Es urgente una campaña de difusión de la misma,
concientización a los tricicleteros que ofrecen servicio
de pasajeros sin la menor atención de normas de seguridad
–además de que uno que otro labora en estado de
ebriedad y sin atender aspectos mínimos de tránsito-.
No
basta con aprobar leyes y disponer de Reglamentos vigentes,
si no existe la educación pertinente, capacitación
y vigilancia permanente a los conductores.
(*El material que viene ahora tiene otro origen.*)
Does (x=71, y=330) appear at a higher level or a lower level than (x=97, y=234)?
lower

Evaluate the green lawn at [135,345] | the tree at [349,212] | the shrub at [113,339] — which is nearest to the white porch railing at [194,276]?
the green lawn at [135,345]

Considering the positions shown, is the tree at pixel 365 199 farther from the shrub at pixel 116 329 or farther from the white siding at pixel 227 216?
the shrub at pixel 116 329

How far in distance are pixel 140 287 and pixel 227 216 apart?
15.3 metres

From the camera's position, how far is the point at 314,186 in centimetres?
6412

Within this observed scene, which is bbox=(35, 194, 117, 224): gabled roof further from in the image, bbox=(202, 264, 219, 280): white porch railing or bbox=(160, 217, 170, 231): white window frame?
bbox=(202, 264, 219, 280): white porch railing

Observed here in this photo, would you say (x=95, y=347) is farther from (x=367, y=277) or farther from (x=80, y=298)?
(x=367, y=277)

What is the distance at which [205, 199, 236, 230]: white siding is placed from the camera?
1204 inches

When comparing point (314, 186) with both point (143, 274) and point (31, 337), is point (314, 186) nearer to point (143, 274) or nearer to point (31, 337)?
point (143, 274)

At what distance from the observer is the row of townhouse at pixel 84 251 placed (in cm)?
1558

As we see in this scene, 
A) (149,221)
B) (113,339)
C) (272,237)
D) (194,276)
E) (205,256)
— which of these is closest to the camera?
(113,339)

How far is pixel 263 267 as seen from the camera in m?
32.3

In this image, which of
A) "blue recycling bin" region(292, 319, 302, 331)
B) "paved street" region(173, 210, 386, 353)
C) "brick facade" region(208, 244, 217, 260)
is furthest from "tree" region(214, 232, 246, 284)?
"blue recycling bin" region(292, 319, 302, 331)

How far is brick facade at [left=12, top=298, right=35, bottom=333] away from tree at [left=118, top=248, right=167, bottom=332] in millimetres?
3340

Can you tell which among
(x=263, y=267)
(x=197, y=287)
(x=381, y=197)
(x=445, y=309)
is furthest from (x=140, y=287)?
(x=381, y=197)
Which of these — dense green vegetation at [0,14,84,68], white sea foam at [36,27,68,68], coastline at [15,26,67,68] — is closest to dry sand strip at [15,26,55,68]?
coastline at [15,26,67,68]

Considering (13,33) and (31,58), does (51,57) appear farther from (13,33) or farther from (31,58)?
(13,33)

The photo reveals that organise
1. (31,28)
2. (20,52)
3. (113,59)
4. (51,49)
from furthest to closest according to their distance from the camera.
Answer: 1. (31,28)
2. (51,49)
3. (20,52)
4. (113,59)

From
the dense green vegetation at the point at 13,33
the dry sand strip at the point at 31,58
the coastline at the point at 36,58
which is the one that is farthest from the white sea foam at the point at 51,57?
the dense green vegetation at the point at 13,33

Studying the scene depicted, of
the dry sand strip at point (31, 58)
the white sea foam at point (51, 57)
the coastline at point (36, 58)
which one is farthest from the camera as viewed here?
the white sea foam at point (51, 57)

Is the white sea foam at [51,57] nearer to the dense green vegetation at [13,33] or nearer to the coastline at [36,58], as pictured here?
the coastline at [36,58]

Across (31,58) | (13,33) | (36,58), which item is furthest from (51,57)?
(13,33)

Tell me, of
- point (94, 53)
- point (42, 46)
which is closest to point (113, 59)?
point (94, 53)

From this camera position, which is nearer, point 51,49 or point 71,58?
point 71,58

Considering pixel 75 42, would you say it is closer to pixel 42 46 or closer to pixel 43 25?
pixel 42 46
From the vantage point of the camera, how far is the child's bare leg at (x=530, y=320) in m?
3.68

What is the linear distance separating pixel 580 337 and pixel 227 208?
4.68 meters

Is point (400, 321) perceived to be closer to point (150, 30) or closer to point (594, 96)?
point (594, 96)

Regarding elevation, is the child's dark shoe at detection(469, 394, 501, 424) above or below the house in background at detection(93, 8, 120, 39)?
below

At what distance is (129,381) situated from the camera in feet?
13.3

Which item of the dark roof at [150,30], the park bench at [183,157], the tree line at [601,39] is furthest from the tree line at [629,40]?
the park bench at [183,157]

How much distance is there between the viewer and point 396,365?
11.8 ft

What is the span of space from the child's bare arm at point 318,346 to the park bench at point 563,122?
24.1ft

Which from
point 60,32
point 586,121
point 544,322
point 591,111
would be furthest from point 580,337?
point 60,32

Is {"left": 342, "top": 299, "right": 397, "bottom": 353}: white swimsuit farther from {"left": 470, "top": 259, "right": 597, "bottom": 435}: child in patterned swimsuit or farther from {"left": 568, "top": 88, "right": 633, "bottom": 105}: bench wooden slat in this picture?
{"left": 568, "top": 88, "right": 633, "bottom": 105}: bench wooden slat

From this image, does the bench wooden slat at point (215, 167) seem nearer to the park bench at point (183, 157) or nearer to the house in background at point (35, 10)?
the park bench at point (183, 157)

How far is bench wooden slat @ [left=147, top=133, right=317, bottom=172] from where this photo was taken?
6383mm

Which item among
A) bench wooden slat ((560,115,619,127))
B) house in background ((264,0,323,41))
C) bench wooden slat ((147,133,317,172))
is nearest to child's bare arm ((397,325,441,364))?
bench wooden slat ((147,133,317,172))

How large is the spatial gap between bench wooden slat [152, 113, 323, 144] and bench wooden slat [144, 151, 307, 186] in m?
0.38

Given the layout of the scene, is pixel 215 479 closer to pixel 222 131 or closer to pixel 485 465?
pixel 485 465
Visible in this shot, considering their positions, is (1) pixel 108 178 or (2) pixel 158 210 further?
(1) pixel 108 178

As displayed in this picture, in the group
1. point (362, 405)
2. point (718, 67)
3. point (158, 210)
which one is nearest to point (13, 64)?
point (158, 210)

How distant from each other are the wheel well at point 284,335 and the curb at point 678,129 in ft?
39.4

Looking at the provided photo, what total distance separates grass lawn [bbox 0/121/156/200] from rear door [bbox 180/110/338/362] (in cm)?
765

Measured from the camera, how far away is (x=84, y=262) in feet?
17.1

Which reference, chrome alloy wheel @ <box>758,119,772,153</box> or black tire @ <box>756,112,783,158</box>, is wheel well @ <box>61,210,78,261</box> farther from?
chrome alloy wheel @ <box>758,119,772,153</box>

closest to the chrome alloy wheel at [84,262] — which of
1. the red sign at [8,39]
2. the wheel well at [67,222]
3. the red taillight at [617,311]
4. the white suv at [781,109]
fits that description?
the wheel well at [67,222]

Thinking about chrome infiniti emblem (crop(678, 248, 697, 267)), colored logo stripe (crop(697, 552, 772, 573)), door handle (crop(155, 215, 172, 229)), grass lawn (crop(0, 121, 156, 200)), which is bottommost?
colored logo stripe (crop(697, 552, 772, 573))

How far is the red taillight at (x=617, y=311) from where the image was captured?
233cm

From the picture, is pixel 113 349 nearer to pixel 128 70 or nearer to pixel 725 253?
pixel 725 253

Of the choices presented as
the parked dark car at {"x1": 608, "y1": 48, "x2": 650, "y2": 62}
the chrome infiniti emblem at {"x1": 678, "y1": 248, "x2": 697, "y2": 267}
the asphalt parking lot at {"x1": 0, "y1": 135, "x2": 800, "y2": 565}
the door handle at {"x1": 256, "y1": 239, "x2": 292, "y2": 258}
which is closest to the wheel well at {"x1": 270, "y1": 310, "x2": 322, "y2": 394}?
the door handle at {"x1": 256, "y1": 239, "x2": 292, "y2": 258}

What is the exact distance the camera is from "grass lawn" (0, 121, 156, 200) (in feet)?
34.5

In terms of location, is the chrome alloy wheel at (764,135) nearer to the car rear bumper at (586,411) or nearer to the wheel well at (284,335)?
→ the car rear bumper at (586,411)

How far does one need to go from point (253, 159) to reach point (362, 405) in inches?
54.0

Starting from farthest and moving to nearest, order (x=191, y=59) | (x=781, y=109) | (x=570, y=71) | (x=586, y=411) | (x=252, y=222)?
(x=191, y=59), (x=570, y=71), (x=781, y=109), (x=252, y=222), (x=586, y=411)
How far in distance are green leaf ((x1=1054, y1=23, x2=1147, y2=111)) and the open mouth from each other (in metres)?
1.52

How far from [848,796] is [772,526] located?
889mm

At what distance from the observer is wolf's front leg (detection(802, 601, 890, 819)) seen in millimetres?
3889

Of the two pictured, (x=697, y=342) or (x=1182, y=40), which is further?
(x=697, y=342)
Es necesario capacitar
al personal que aplicará las disposiciones, a fin de
evitar errores u omisiones; también los conductores deberán
conocer el contenido de la Ley, para cambiar vicios y hábitos
negativos; evitar la mordida y decir no a la corrupción.
Una sugerencia para el Secretario y/o la Comisión impulsora
de esta Ley, que al momento de pagar la tenencia o tramitar
licencias para conducir, la Secretaría de Seguridad Pública
entregue al ciudadano, el Reglamento vigente, folletos que describan
con claridad, aspectos básicos para “garantizar
el libre tránsito y la seguridad de las personas”,
así como información precisa sobre el Capítulo
I “De los derechos y obligaciones de usuarios, peatones
y pasajeros”.
Es
tiempo de dejar el pasado, estar dispuestos a cambiar, mejorar
la imagen y la cultura vial de los campechanos; necesitamos
avanzar con firmeza en educación y modernización;
en donde la amabilidad, el respeto y la prevención de
accidentes, sean la clave segura para cambiar el rostro del
desorden y la falta de educación vial. En tanto, se conozca
la Ley, las actitudes y acciones de la ciudadanía –incluyendo
a los Agentes- irán por buen camino, para conducirse
debidamente en todos los rincones de Campeche del siglo XXI.